Given information Block Start
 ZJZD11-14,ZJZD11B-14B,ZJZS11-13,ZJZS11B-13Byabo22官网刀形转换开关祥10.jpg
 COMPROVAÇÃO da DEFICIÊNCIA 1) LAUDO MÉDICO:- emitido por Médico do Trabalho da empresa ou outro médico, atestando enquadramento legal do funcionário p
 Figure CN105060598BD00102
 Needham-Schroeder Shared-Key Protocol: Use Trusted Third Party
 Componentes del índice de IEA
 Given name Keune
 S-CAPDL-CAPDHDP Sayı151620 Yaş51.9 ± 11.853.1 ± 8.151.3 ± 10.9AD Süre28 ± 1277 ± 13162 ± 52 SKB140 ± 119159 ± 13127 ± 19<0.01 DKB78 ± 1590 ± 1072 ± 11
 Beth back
Given information Block End
## To do
Nothing above should be left out; write out every record exactly.

## Expected output
 ZJZD11-14,ZJZD11B-14B,ZJZS11-13,ZJZS11B-13Byabo22官网刀形转换开关祥10.jpg
 COMPROVAÇÃO da DEFICIÊNCIA 1) LAUDO MÉDICO:- emitido por Médico do Trabalho da empresa ou outro médico, atestando enquadramento legal do funcionário p
 Figure CN105060598BD00102
 Needham-Schroeder Shared-Key Protocol: Use Trusted Third Party
 Componentes del índice de IEA
 Given name Keune
 S-CAPDL-CAPDHDP Sayı151620 Yaş51.9 ± 11.853.1 ± 8.151.3 ± 10.9AD Süre28 ± 1277 ± 13162 ± 52 SKB140 ± 119159 ± 13127 ± 19<0.01 DKB78 ± 1590 ± 1072 ± 11
 Beth back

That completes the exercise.